Work instructions:
Substitute "rear tire" for every occurrence of "yokohama tire" in the records below, and leave everything else unchanged.

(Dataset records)
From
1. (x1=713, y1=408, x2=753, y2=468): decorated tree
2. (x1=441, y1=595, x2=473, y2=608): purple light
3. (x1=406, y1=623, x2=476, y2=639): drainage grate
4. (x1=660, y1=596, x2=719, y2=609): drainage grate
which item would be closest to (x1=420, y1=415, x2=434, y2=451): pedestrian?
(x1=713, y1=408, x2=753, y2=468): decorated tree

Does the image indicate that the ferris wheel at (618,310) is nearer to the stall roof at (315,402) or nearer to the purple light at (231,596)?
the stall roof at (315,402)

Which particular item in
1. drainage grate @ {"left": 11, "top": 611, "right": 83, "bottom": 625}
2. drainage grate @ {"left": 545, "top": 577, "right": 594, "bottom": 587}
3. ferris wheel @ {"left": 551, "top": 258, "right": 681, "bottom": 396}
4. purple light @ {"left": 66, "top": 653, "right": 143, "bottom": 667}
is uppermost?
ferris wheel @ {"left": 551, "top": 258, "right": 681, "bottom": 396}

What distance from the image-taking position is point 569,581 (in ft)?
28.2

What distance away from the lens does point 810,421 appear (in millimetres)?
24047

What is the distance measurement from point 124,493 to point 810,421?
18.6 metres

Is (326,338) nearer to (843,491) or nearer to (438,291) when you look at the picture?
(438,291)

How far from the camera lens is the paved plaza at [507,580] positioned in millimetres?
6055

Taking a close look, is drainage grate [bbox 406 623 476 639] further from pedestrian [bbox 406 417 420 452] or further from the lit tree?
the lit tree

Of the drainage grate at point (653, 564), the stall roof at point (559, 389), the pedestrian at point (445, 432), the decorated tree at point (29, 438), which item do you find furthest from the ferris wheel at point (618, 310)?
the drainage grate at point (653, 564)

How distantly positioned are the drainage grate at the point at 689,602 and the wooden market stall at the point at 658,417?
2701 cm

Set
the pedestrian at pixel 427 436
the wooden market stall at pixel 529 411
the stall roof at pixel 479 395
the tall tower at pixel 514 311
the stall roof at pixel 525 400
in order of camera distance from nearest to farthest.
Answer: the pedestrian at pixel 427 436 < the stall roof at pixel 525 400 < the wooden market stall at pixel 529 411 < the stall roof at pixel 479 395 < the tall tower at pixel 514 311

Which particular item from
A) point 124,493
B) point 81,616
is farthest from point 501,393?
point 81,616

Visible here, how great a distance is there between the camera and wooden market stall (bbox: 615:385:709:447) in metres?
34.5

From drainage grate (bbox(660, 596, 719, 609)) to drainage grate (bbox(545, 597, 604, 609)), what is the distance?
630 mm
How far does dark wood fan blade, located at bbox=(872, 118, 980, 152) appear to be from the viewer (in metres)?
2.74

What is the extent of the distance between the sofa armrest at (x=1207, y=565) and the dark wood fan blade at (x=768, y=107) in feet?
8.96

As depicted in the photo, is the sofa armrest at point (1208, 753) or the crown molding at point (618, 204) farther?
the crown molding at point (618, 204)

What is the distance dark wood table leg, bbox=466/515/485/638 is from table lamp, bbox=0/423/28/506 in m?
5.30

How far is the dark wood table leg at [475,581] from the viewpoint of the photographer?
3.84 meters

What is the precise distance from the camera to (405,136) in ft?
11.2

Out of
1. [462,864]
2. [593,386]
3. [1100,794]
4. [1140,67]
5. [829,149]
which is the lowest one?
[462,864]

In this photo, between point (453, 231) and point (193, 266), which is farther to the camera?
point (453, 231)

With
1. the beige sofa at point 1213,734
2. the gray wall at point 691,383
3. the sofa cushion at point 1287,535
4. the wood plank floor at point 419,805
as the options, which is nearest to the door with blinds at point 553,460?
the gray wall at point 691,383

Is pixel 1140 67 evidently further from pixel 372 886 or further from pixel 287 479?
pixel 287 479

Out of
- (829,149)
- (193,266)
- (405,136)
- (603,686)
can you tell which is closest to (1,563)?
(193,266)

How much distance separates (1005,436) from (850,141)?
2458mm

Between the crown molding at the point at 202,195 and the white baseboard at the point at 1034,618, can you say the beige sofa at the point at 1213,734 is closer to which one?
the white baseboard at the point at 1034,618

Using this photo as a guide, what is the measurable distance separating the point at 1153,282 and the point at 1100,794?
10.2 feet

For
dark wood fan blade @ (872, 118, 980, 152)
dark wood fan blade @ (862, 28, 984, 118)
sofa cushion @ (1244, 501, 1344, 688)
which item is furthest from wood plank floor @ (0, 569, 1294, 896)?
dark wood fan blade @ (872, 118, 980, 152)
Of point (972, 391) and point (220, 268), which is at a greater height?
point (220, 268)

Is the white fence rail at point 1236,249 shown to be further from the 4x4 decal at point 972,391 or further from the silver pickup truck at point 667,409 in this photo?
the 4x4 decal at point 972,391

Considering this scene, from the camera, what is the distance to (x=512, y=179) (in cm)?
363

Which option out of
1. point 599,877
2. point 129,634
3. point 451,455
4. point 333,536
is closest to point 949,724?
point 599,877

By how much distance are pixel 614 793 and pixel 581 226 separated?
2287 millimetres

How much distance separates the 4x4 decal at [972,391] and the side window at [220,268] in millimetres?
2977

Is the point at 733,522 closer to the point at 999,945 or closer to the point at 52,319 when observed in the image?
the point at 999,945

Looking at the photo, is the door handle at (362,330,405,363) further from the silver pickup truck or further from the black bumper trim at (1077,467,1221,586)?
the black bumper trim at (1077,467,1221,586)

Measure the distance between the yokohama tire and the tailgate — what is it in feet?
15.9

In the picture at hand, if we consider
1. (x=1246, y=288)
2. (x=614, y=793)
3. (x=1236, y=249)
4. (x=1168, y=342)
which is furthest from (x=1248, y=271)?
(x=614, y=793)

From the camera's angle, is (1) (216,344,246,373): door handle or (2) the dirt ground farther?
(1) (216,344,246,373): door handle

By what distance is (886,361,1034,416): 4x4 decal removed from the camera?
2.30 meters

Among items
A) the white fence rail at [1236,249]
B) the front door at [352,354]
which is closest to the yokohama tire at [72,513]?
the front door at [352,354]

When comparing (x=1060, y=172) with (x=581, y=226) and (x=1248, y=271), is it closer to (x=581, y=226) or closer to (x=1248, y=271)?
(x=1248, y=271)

Task answer:
From
1. (x1=713, y1=408, x2=753, y2=468): decorated tree
2. (x1=441, y1=595, x2=473, y2=608): purple light
3. (x1=406, y1=623, x2=476, y2=639): drainage grate
4. (x1=660, y1=596, x2=719, y2=609): drainage grate
which item would be closest to (x1=420, y1=415, x2=434, y2=451): pedestrian?
(x1=713, y1=408, x2=753, y2=468): decorated tree

Does the image indicate that the ferris wheel at (618,310) is nearer to the stall roof at (315,402) or nearer to the purple light at (231,596)?
the stall roof at (315,402)

Which particular item in
1. drainage grate @ {"left": 11, "top": 611, "right": 83, "bottom": 625}
2. drainage grate @ {"left": 545, "top": 577, "right": 594, "bottom": 587}
3. ferris wheel @ {"left": 551, "top": 258, "right": 681, "bottom": 396}
4. purple light @ {"left": 66, "top": 653, "right": 143, "bottom": 667}
is uppermost?
ferris wheel @ {"left": 551, "top": 258, "right": 681, "bottom": 396}

What distance from the image-taking position is point 569,581 (in ft)?
28.2

What distance away from the lens does point 810,421 appear (in millimetres)?
24047

What is the distance measurement from point 124,493 to point 810,421?
18.6 metres

Is (326,338) nearer to (843,491) or nearer to (438,291) when you look at the picture?
(438,291)

How far from the camera lens is the paved plaza at [507,580] positioned in millimetres?
6055

Taking a close look, is drainage grate [bbox 406 623 476 639] further from pedestrian [bbox 406 417 420 452] or further from the lit tree?
the lit tree

Of the drainage grate at point (653, 564), the stall roof at point (559, 389), the pedestrian at point (445, 432), the decorated tree at point (29, 438), which item do you find furthest from the ferris wheel at point (618, 310)?
the drainage grate at point (653, 564)

How distantly positioned are the drainage grate at the point at 689,602 and the wooden market stall at the point at 658,417?
2701 cm

Set
the pedestrian at pixel 427 436
the wooden market stall at pixel 529 411
the stall roof at pixel 479 395
the tall tower at pixel 514 311
the stall roof at pixel 525 400
in order of camera distance from nearest to farthest.
Answer: the pedestrian at pixel 427 436 < the stall roof at pixel 525 400 < the wooden market stall at pixel 529 411 < the stall roof at pixel 479 395 < the tall tower at pixel 514 311

Which particular item from
A) point 124,493
B) point 81,616
is farthest from point 501,393?
point 81,616

Visible here, how great a distance is there between the camera and wooden market stall (bbox: 615:385:709:447) in metres?
34.5

From drainage grate (bbox(660, 596, 719, 609)) to drainage grate (bbox(545, 597, 604, 609)), what is the distance?
630 mm
How far does dark wood fan blade, located at bbox=(872, 118, 980, 152) appear to be from the viewer (in metres)?
2.74

What is the extent of the distance between the sofa armrest at (x=1207, y=565) and the dark wood fan blade at (x=768, y=107) in feet?
8.96

As depicted in the photo, is the sofa armrest at point (1208, 753) or the crown molding at point (618, 204) farther?
the crown molding at point (618, 204)

What is the distance dark wood table leg, bbox=466/515/485/638 is from table lamp, bbox=0/423/28/506 in m?
5.30

How far is the dark wood table leg at [475,581] from the viewpoint of the photographer?
3.84 meters

What is the precise distance from the camera to (405,136) in ft?
11.2

Out of
1. [462,864]
2. [593,386]
3. [1100,794]
4. [1140,67]
5. [829,149]
which is the lowest one?
[462,864]

In this photo, between point (453, 231) and point (193, 266), which is farther to the camera?
point (453, 231)

With
1. the beige sofa at point 1213,734
2. the gray wall at point 691,383
3. the sofa cushion at point 1287,535
4. the wood plank floor at point 419,805
as the options, which is nearest to the door with blinds at point 553,460?
the gray wall at point 691,383

Is pixel 1140 67 evidently further from pixel 372 886 or further from pixel 287 479?
pixel 287 479

Out of
- (829,149)
- (193,266)
- (405,136)
- (603,686)
can you tell which is closest to (1,563)?
(193,266)

How much distance separates (1005,436) from (850,141)?
2458mm

Between the crown molding at the point at 202,195 and the white baseboard at the point at 1034,618, can you say the beige sofa at the point at 1213,734 is closer to which one?
the white baseboard at the point at 1034,618

Using this photo as a guide, what is the measurable distance separating the point at 1153,282 and the point at 1100,794?
10.2 feet

For
dark wood fan blade @ (872, 118, 980, 152)
dark wood fan blade @ (862, 28, 984, 118)
sofa cushion @ (1244, 501, 1344, 688)
which item is furthest from wood plank floor @ (0, 569, 1294, 896)?
dark wood fan blade @ (872, 118, 980, 152)
Of point (972, 391) and point (220, 268), which is at a greater height?
point (220, 268)

Is the white fence rail at point 1236,249 shown to be further from the 4x4 decal at point 972,391 or further from the silver pickup truck at point 667,409 in this photo?
the 4x4 decal at point 972,391

Considering this scene, from the camera, what is the distance to (x=512, y=179) (in cm)?
363

Which option out of
1. point 599,877
2. point 129,634
3. point 451,455
4. point 333,536
is closest to point 949,724?
point 599,877

By how much distance are pixel 614 793 and pixel 581 226 separated?
2287 millimetres

How much distance separates the 4x4 decal at [972,391] and the side window at [220,268] in millimetres?
2977

Is the point at 733,522 closer to the point at 999,945 or closer to the point at 52,319 when observed in the image?
the point at 999,945

Looking at the photo, is the door handle at (362,330,405,363) further from the silver pickup truck or further from the black bumper trim at (1077,467,1221,586)?
the black bumper trim at (1077,467,1221,586)

Measure the distance between the rear tire and the tailgate — what is it in feet?
15.9

In the picture at hand, if we consider
1. (x=1246, y=288)
2. (x=614, y=793)
3. (x=1236, y=249)
4. (x=1168, y=342)
which is furthest from (x=1248, y=271)?
(x=614, y=793)

From the camera's angle, is (1) (216,344,246,373): door handle or (2) the dirt ground farther?
(1) (216,344,246,373): door handle

By what distance is (886,361,1034,416): 4x4 decal removed from the camera?
2.30 meters

Among items
A) the white fence rail at [1236,249]
B) the front door at [352,354]
which is closest to the rear tire at [72,513]?
the front door at [352,354]

When comparing (x=1060, y=172) with (x=581, y=226) and (x=1248, y=271), is it closer to (x=581, y=226) or closer to (x=1248, y=271)?
(x=1248, y=271)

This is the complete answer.